- [DESCRIPTION OF THE TASK]: Present every line of the listing below as a numbered list, omitting the blank lines.

- [RECORDS FOR THE TASK]:
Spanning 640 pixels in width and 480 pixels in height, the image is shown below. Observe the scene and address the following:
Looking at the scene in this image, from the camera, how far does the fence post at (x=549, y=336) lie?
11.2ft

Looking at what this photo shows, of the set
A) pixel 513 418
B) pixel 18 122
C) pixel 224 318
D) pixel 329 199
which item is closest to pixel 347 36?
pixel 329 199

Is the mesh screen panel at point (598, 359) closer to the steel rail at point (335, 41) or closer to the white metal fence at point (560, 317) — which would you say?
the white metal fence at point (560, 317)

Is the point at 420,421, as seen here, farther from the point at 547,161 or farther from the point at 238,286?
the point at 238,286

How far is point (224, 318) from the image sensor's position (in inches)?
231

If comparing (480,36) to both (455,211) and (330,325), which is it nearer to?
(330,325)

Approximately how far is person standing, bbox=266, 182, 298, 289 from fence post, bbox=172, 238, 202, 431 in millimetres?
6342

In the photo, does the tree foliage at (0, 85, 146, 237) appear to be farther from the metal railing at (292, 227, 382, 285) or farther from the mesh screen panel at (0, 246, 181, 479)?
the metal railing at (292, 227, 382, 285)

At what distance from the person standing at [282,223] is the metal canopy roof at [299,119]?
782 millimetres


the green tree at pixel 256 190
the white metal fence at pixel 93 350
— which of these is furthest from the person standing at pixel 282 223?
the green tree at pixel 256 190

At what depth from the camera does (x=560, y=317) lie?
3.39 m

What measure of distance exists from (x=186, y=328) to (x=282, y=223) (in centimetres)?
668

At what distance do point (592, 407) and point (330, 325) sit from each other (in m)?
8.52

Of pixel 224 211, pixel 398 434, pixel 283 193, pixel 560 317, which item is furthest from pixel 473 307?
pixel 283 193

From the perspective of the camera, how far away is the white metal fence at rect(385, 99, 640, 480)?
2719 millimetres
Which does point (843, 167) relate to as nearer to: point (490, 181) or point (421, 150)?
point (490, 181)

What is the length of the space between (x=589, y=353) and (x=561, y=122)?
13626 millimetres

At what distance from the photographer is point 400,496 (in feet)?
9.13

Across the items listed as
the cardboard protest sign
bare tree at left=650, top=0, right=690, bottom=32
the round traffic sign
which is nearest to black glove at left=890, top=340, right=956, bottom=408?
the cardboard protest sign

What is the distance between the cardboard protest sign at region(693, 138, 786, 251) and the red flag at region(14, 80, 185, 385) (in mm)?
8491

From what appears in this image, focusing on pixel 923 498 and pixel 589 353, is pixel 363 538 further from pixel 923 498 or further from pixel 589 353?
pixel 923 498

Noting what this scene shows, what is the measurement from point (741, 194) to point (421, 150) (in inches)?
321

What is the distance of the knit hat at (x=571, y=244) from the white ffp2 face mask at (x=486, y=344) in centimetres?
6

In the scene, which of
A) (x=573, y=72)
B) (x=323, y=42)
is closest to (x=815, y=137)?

- [SOLUTION TO THE EXERCISE]:
1. Spanning 640 pixels in width and 480 pixels in height, the image is shown below. Observe the scene and address the following:
2. Looking at the scene in this image, from the camera, how far does the fence post at (x=549, y=336) lie?
3. 11.2ft
4. Looking at what this photo shows, of the set
5. A) pixel 513 418
6. B) pixel 18 122
7. C) pixel 224 318
8. D) pixel 329 199
9. which item is closest to pixel 347 36?
10. pixel 329 199
11. Is the mesh screen panel at point (598, 359) closer to the steel rail at point (335, 41) or closer to the white metal fence at point (560, 317) — which would you say?
12. the white metal fence at point (560, 317)
13. Is the point at 420,421, as seen here, farther from the point at 547,161 or farther from the point at 238,286?
14. the point at 238,286
15. How far is point (224, 318) from the image sensor's position (in inches)?
16. 231
17. If comparing (480,36) to both (455,211) and (330,325), which is it nearer to?
18. (330,325)
19. Approximately how far is person standing, bbox=266, 182, 298, 289 from fence post, bbox=172, 238, 202, 431 in millimetres?
20. 6342
21. In the photo, does the tree foliage at (0, 85, 146, 237) appear to be farther from the metal railing at (292, 227, 382, 285) or farther from the mesh screen panel at (0, 246, 181, 479)?
22. the metal railing at (292, 227, 382, 285)
23. At what distance from the person standing at [282,223] is the metal canopy roof at [299,119]?
24. 782 millimetres
25. the green tree at pixel 256 190
26. the white metal fence at pixel 93 350
27. — which of these is furthest from the person standing at pixel 282 223?
28. the green tree at pixel 256 190
29. At what depth from the camera does (x=560, y=317) lie?
30. 3.39 m
31. What measure of distance exists from (x=186, y=328) to (x=282, y=223) (in centimetres)?
32. 668
33. At what distance do point (592, 407) and point (330, 325) sit from each other (in m)?
34. 8.52
35. Of pixel 224 211, pixel 398 434, pixel 283 193, pixel 560 317, which item is furthest from pixel 473 307?
36. pixel 283 193
37. From the perspective of the camera, how far away is the white metal fence at rect(385, 99, 640, 480)?
38. 2719 millimetres
39. Which does point (843, 167) relate to as nearer to: point (490, 181) or point (421, 150)?
40. point (490, 181)
41. What is the length of the space between (x=589, y=353) and (x=561, y=122)?
42. 13626 millimetres
43. At what distance from the photographer is point 400,496 (in feet)?
44. 9.13
45. Across the items listed as
46. the cardboard protest sign
47. bare tree at left=650, top=0, right=690, bottom=32
48. the round traffic sign
49. which is nearest to black glove at left=890, top=340, right=956, bottom=408?
50. the cardboard protest sign
51. What is the distance between the cardboard protest sign at region(693, 138, 786, 251) and the red flag at region(14, 80, 185, 385) (in mm)?
52. 8491
53. From what appears in this image, focusing on pixel 923 498 and pixel 589 353, is pixel 363 538 further from pixel 923 498 or further from pixel 589 353?
54. pixel 923 498
55. Noting what this scene shows, what is the measurement from point (741, 194) to point (421, 150) (in inches)?
56. 321
57. What is the distance of the knit hat at (x=571, y=244) from the white ffp2 face mask at (x=486, y=344) in centimetres?
58. 6
59. In the scene, which of
60. A) (x=573, y=72)
61. B) (x=323, y=42)
62. is closest to (x=815, y=137)?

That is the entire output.